Due to a security update in my organisation, I can no longer use brew to tap into my organisation's repo to install a package. I can, however, manually download the.jar files that brew was installing.

So previously I did:

brew tap <repo>
brew install <package>
<package> # Run the package from anywhere

And I could run the package from anywhere, just by typing in terminal. Easy peasy.

Normally Brew installs in usr/local/Cellar/<package>/some/internal/structure/<package.exe> . But somewhere along the way it does something with aliases and symlinks and $PATH [which I am confused by] so that I can run the given package from /usr/local/bin , which is in my $PATH, by just typing <package> anywhere in terminal.

I am trying to recreate this behaviour.
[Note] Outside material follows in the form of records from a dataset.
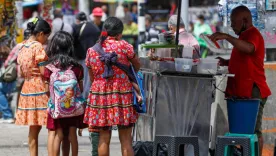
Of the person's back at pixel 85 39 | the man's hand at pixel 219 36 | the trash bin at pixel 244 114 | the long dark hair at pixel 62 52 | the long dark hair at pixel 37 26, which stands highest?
the long dark hair at pixel 37 26

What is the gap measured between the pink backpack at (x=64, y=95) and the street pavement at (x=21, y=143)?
1.85 m

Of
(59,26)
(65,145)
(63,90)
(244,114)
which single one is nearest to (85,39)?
(59,26)

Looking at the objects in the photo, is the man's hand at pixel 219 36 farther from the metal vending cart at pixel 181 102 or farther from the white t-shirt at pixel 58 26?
the white t-shirt at pixel 58 26

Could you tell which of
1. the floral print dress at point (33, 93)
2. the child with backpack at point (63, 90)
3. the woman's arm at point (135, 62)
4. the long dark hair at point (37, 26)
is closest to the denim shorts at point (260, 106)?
the woman's arm at point (135, 62)

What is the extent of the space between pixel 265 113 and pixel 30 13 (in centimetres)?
2712

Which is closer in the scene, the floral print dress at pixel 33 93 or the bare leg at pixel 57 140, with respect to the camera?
the bare leg at pixel 57 140

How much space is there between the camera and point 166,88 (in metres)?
7.98

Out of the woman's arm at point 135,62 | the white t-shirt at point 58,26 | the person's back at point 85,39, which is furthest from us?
the white t-shirt at point 58,26

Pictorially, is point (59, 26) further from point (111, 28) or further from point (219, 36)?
point (219, 36)

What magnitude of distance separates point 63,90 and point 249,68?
77.8 inches

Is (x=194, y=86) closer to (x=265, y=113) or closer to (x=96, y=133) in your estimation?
(x=96, y=133)

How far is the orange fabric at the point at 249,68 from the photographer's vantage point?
8016mm

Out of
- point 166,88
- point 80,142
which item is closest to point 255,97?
point 166,88

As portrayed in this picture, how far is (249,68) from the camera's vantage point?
316 inches
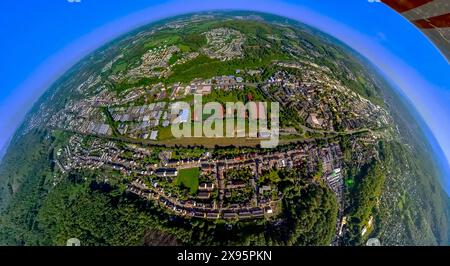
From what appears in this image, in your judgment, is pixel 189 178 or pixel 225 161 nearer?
pixel 189 178

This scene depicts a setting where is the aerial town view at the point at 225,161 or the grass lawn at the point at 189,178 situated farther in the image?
the grass lawn at the point at 189,178

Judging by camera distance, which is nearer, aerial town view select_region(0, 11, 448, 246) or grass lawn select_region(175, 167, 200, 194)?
aerial town view select_region(0, 11, 448, 246)

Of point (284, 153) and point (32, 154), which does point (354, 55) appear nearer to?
point (284, 153)

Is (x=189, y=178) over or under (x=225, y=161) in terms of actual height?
under
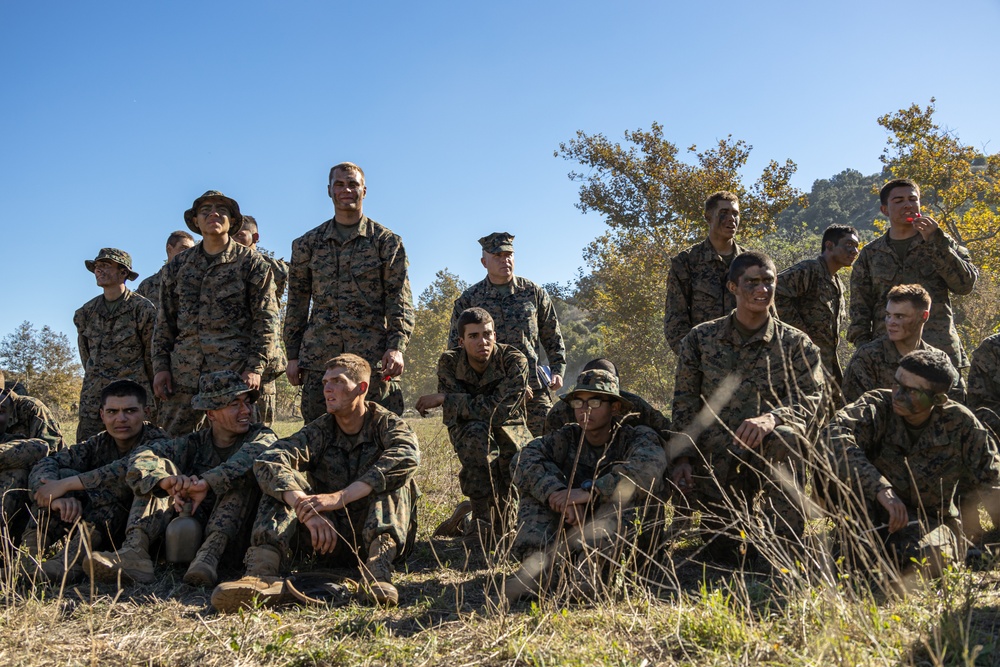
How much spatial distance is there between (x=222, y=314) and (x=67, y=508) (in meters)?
1.79

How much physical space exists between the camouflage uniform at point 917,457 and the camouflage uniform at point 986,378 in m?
1.39

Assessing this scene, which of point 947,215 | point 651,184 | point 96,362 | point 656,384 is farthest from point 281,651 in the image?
point 656,384

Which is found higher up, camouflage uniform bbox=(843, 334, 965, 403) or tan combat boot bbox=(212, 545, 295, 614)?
camouflage uniform bbox=(843, 334, 965, 403)

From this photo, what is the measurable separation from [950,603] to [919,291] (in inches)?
119

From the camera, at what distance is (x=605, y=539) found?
189 inches

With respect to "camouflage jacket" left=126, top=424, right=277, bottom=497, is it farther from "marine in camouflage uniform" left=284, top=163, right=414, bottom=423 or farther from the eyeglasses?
the eyeglasses

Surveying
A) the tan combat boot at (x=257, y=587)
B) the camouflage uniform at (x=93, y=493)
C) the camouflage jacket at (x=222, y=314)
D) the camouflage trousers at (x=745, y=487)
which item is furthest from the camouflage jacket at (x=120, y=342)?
the camouflage trousers at (x=745, y=487)

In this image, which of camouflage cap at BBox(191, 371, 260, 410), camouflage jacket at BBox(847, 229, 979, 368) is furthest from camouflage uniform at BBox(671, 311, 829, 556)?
camouflage cap at BBox(191, 371, 260, 410)

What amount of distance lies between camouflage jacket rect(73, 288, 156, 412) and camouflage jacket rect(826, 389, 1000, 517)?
232 inches

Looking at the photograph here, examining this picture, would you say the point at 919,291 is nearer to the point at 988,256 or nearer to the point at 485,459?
the point at 485,459

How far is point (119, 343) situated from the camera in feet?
25.0

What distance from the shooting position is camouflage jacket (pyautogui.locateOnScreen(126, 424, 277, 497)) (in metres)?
5.35

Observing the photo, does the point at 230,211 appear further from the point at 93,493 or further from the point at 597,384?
the point at 597,384

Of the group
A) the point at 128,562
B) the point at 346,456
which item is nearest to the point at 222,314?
the point at 346,456
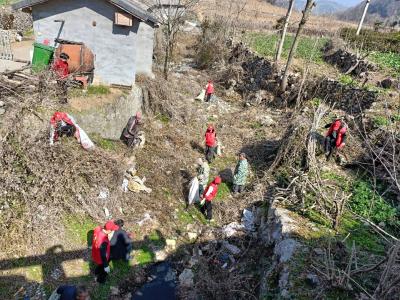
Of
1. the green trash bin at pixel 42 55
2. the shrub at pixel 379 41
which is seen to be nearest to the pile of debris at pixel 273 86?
the shrub at pixel 379 41

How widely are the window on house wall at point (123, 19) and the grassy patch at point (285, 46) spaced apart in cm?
1122

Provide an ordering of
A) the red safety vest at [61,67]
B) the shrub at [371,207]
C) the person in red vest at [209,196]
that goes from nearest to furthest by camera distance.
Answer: the shrub at [371,207]
the person in red vest at [209,196]
the red safety vest at [61,67]

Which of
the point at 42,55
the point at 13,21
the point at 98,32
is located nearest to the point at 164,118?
the point at 98,32

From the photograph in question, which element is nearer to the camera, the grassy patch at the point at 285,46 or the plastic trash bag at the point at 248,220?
the plastic trash bag at the point at 248,220

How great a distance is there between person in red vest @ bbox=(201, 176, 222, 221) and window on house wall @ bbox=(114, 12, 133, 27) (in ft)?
19.3

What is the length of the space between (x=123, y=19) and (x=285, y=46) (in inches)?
567

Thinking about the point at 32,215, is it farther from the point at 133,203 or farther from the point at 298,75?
the point at 298,75

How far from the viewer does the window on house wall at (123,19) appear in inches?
447

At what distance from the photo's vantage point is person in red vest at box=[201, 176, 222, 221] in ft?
30.2

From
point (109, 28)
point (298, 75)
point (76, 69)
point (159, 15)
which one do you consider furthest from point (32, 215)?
point (298, 75)

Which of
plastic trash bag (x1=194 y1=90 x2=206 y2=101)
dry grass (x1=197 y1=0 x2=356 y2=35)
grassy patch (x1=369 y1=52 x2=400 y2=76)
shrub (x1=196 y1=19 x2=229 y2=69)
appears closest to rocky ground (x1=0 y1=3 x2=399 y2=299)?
plastic trash bag (x1=194 y1=90 x2=206 y2=101)

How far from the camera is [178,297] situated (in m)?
7.64

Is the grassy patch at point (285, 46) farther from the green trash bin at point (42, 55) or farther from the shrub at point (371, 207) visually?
the green trash bin at point (42, 55)

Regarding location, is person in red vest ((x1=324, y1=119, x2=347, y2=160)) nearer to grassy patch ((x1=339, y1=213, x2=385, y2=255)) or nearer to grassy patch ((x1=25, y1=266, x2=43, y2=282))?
grassy patch ((x1=339, y1=213, x2=385, y2=255))
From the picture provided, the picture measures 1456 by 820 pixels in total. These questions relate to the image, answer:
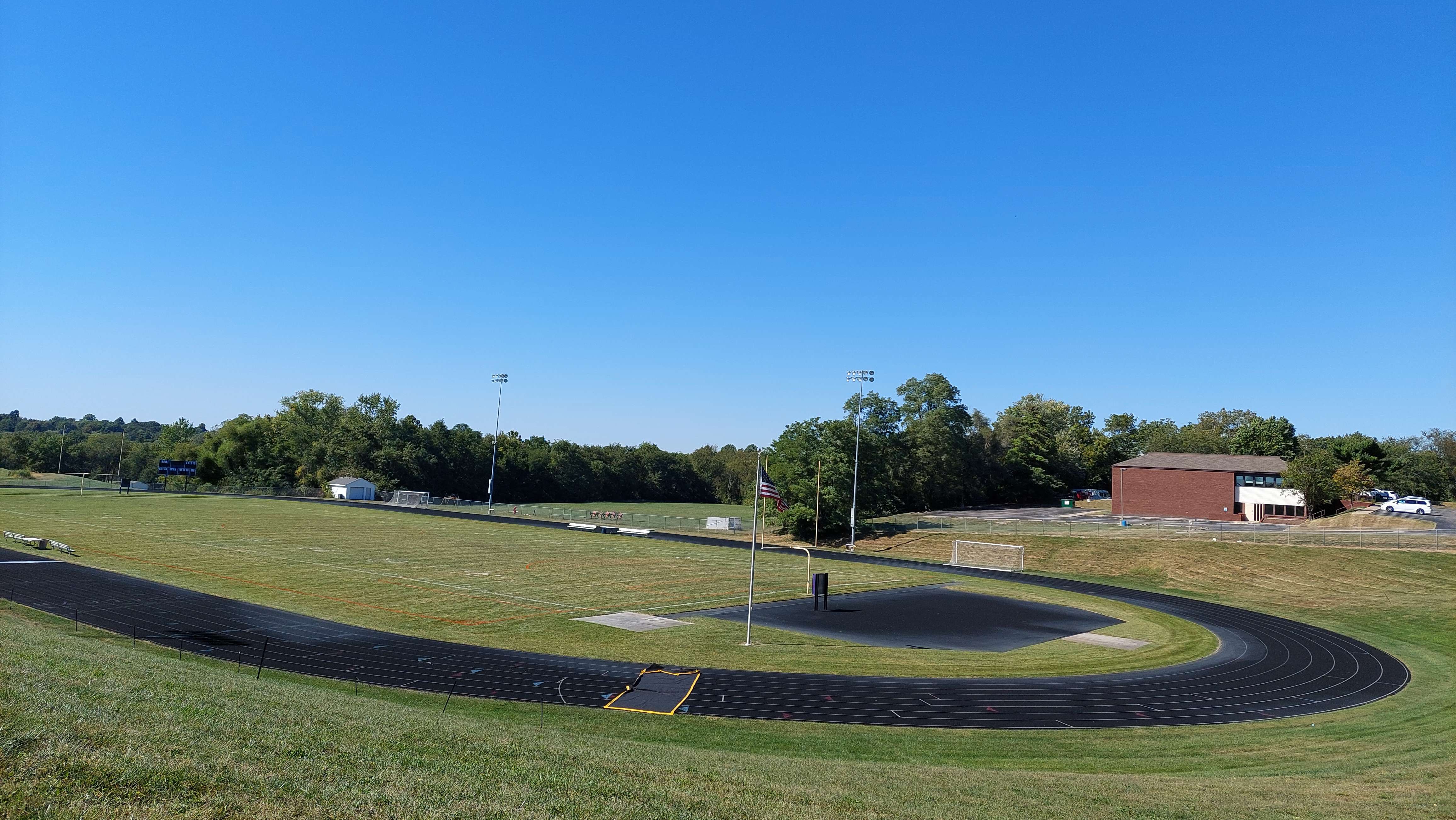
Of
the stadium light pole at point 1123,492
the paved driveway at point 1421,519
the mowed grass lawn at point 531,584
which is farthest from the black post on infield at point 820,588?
the stadium light pole at point 1123,492

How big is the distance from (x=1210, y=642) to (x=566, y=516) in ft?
247

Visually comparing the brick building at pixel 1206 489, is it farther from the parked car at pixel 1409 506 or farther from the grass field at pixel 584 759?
the grass field at pixel 584 759

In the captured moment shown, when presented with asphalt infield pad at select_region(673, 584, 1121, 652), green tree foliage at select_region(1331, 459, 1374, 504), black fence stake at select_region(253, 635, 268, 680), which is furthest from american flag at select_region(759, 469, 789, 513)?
green tree foliage at select_region(1331, 459, 1374, 504)

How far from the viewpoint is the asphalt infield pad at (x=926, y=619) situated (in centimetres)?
2942

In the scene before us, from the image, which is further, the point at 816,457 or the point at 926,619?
the point at 816,457

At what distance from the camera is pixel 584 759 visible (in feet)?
37.2

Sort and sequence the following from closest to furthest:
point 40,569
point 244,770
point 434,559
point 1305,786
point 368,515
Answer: point 244,770 < point 1305,786 < point 40,569 < point 434,559 < point 368,515

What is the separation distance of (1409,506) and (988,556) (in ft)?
142

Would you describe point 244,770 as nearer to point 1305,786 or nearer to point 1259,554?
point 1305,786

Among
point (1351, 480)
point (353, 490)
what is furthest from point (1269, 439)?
point (353, 490)

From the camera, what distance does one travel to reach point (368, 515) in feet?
265

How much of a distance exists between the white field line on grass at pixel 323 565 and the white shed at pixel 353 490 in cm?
5211

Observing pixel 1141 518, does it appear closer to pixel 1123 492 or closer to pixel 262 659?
pixel 1123 492

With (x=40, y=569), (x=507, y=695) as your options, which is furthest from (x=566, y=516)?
(x=507, y=695)
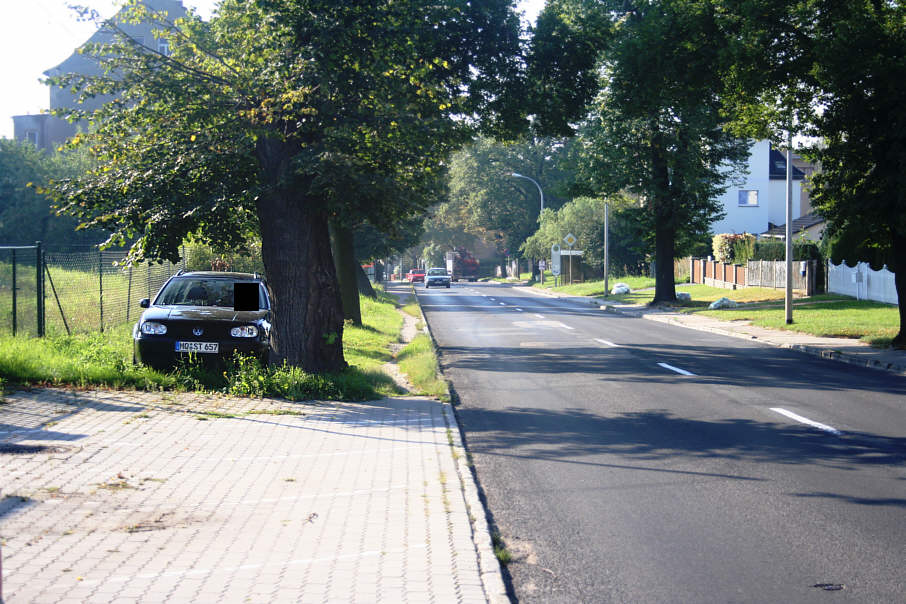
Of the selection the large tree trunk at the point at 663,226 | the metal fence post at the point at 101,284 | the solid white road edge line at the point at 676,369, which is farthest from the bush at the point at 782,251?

I was able to manually download the jar files and put them in a folder /usr/local/bin/<package> . And if I run java -jar /usr/local/bin/<package>/<package.exe> then everything runs fine.

How do I get it so that I can run <package> from anywhere in terminal, like with Brew? Also, just to be 100% clear, I want to choose the alias; I want to be able to type "abc" to run the jar files.

/usr/local/bin/ is likely in your PATH variable already. If you want to check, print it to the terminal with echo "$PATH" . If it isn't, you can pick one of the other directories in there or add it to. If you want to add that directory to your PATH variable, you want to add this to the relevant dot file (likely ~/.bashrc ):

export PATH="/usr/local/bin:$PATH"

PATH is a colon separated list of directories where your system will look for executables.

Now, you can just write a short script to run java for you. For example, if we have a jar file called foo.jar, you could make a short script that runs java with the full path of foo.jar like this:

/usr/local/bin/foo :

#!/bin/bash

java -jar '/path/to/foo.jar' "$@"

sneaky edit : Make sure you give this file executable permissions:

chmod +x /usr/local/bin/foo

Now, on the terminal, if I run foo without a full path, it will run this script.

The "$@" is just going to pass any arguments you sent to this script along into the java program.

This isn't the only option to achieve this. You mentioned aliases as well. You could write an alias to your.bashrc that does the same thing:

alias foo='java -jar "path/to/foo.jar"'

A symlink wouldn't really be the best option here. This would be okay if your jar file was not in the PATH and you wanted it there. BUT , the PATH variable is really only for files that can be executed directly. As you already know, jar files cannot.